Simultaneously, Krishna Byre Gowda, a Congress party leader, has alleged “several irregularities and scams” in the appointment of vice chancellors and faculty at state universities, and rampant corruption that has resulted in “deterioration of higher education standards”. Moreover Congress state president Eshwar Khandre has accused the BJP government of auctioning posts of vice chancellors for Rs.5-20 crore.
Confronted with a barrage of criticism, higher education minister Dr. C.N. Ashwath Narayan admitted that 2,300 faculty positions are vacant in the state’s government colleges and varsities. Vice chancellors posts are also vacant in three varsities for over a year — in Gulbarga (Kalaburagi), Karnataka Folklore (Haveri) and Karnatak universities.

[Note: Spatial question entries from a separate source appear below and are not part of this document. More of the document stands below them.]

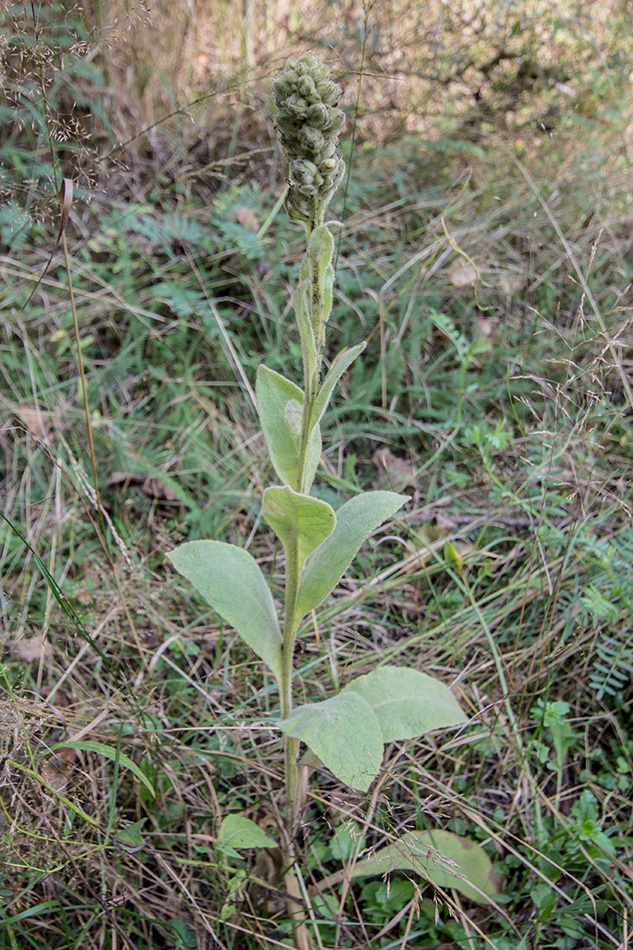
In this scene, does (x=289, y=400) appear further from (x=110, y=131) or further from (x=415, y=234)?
(x=110, y=131)

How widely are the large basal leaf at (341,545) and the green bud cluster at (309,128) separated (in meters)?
0.66

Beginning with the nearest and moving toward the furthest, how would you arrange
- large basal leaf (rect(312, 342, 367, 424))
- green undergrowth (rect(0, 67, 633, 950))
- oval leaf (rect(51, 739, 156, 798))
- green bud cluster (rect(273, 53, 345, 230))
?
green bud cluster (rect(273, 53, 345, 230)) < large basal leaf (rect(312, 342, 367, 424)) < oval leaf (rect(51, 739, 156, 798)) < green undergrowth (rect(0, 67, 633, 950))

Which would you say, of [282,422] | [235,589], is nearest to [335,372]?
[282,422]

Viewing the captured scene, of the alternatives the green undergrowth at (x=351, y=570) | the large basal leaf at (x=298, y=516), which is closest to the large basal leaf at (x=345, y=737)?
the green undergrowth at (x=351, y=570)

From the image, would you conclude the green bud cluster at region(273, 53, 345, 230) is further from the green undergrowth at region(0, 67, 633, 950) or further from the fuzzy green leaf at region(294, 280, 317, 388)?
the green undergrowth at region(0, 67, 633, 950)

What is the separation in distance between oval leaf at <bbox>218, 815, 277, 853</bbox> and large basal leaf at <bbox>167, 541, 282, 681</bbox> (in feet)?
1.14

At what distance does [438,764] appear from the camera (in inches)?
75.9

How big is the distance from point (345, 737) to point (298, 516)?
18.8 inches

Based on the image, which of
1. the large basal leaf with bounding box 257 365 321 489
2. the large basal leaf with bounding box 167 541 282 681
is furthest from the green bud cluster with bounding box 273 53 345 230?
the large basal leaf with bounding box 167 541 282 681

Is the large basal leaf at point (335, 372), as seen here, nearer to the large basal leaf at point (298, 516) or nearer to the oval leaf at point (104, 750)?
the large basal leaf at point (298, 516)

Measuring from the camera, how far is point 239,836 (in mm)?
1573

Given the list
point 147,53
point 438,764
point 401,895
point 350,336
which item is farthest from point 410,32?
point 401,895

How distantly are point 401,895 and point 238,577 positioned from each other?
0.90 m

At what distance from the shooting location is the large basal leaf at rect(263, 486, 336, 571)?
137cm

With Karnataka’s extant 33 universities and hundreds of affiliated colleges in a shambles and beset with funding, faculty and certification credibility problems, respected academics question the advisability of augmenting the number of new under-resourced universities dispensing poor quality education.
“The government should distribute available resources to strengthen existing state universities instead of promoting anaemic new higher education institutions. It should use the finances allocated to raise education standards, recruit qualified faculty and focus on research and development in existing higher education institutions which need immediate upgradation. A new vision document to transform and upgrade its public universities to global standards is the pressing need. New universities can wait,” says Dr. A.S. Seetharamu, former professor of education, Institute of Social & Economic Change, Bengaluru.
State government universities also need urgent revival and revitalisation because a rash of well-resourced private universities are flowering in the state. Over the past two decades, several new state-of-the-art private universities including Azim Premji, Presidency and Chanakya universities, have struck root. Sited on well-equipped campuses, they offer new-age study programmes, high quality faculty and campus placement services. Little wonder, even though they charge fees several multiples of state government institutions, they are becoming increasingly popular.
With Congress leader Rahul Gandhi’s Bharat Jodo (unite India) long march across the country having entered Karnataka at the time of writing and receiving enthusiastic public response, the future looks grim for the BJP government in the run-up to the legislative assembly election next summer.